Critique : La Saison du diable

1979. Au plus fort de la loi martiale instaurée par le président Marcos, quelques villageois rebelles tentent de résister …

La Saison du diable
Philippines, 2018
De Lav Diaz

Sortie : 25/07/2018

Note : 

« Toute santé mentale va bientôt disparaitre » nous prévient l’un des personnages de La Saison du diable, cauchemar hébété d’une lenteur radicale, sur lequel pèse une menace infernale. La jungle des films de Lav Diaz (lire notre entretien) a toujours eu l’air plus ou moins hantée. Elle l’est ici très concrètement, à la fois par les miliciens de Marcos et par des créatures mythologiques. Ceux-ci se confondent d’ailleurs, dans un geste allégorique déjà utilisé avec talent par le cinéaste dans l’incroyable From What is Before. Face à cette double menace, prisonniers d’une forêt dont la légende dit qu’elle peut avaler les hommes et leurs secrets, une poignée de villageois rebelles tentent de rester en vie et de lutter.

Mais comment ne pas devenir fou quand les soldats possèdent plus d’un visage, prennent les traits des créatures monstrueuses, et s’expriment dans un langage imaginaire ? Comment rester sûr de qui l’on est quand la frontière entre animaux, démons et humains est volontairement estompée? Racontée par Lav Diaz, la dictature de Marcos est faite de fusillades, viols et tortures, mais pas seulement. Elle est aussi faite de terreur psychologique, où le pouvoir en place cherche à imposer de nouvelles croyances, de nouvelles idoles, fait reculer les frontières du réel. La tragédie est plongée dans les ténèbres au sens propre comme au sens figuré.
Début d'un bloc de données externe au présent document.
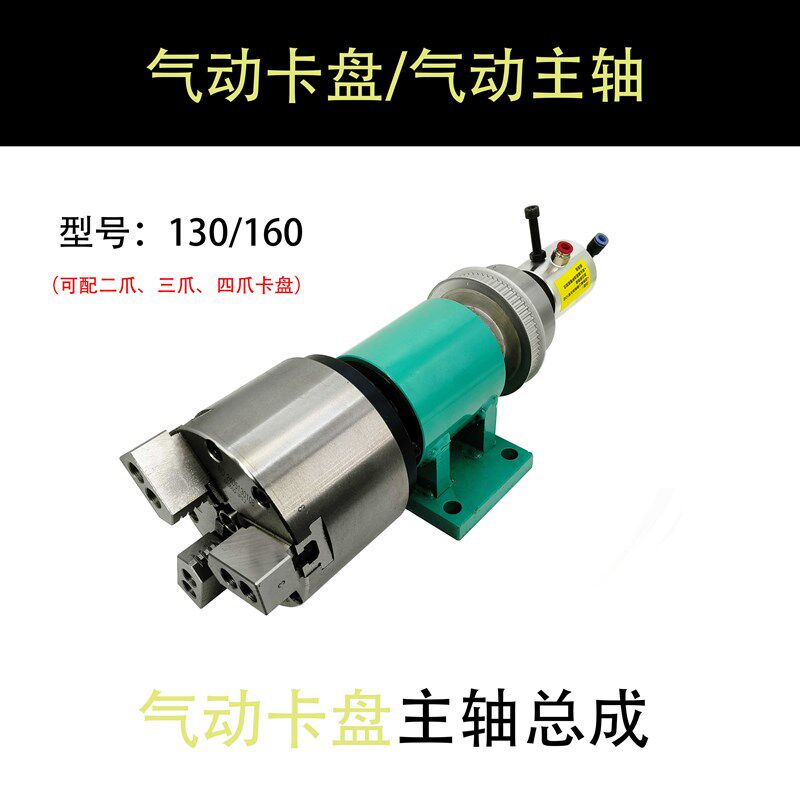 车床主轴气动回转卡盘主轴全自动化气动旋转卡盘主轴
Il y a pourtant moins de magie et de surnaturel dans La Saison du diable qu’on ne pourrait le croire. On n’y retrouve pas toujours la dimension épique et mythique qui emportait même des récits aussi concrets que celui de La Femme qui est partie par exemple. Ce dernier Lav Diaz est en quelque sorte un peu plus âpre, peut-être même un peu plus difficile d’accès. C’est qu’après avoir déjà montré par le passé le pandémonium et le bestiaire de cette dictature, il se focalise ici progressivement sur ce qui se passe derrière cet écran de fumée. Quand les rebelles sont tous sacrifiés, quand il ne reste plus personne pour croire aux leurres de Marcos, que reste-il à montrer sinon la misère, la folie, un enfer des plus concrets ? On peut trouver que La Saison du diable perd en richesse métaphorique, mais la démarche de Lav Diaz est toujours d’être à la fois un conteur et un éducateur. Le carton à l’ouverture du film l’annonce d’emblée : ce que nous allons voir est un conte, mais également un hommage à de véritables camarades du cinéaste tombés pendant la rébellion.

Même façon d’utiliser les métaphores pour mieux aborder le réel, même étirement du temps qui passe pourtant comme un rêve, même magie de se perdre dans des compositions hallucinées en noir et blanc, d’une beauté unique. Et pourtant, d’une certaine manière, La Saison du diable est encore plus radical que les films précédents du cinéaste. Ce qui n’est pas peut dire. Ces 3h53 sont en effet presque entièrement dépourvues de dialogues. Ou plutôt : les dialogues ont tous été remplacés par des chansons. Des chants a capella aux allures improvisées, des complaintes en forme de mantras tristes, répétés jusqu’à l’angoisse, la frustration. Un simple leitmotiv en forme de « la la la », à la fois comptine absurde et invocation maléfique, suffit à amener la terreur dans chaque scène où on l’entend. Ovni parmi les ovnis, le résultat est parfois irritant mais toujours stupéfiant. Parfois au bord du rire, mais comme les plus grands artistes, Lav Diaz se moque de prendre par moment l’éventuel risque du ridicule, il sait que c’est le chemin le plus sûr vers le sublime.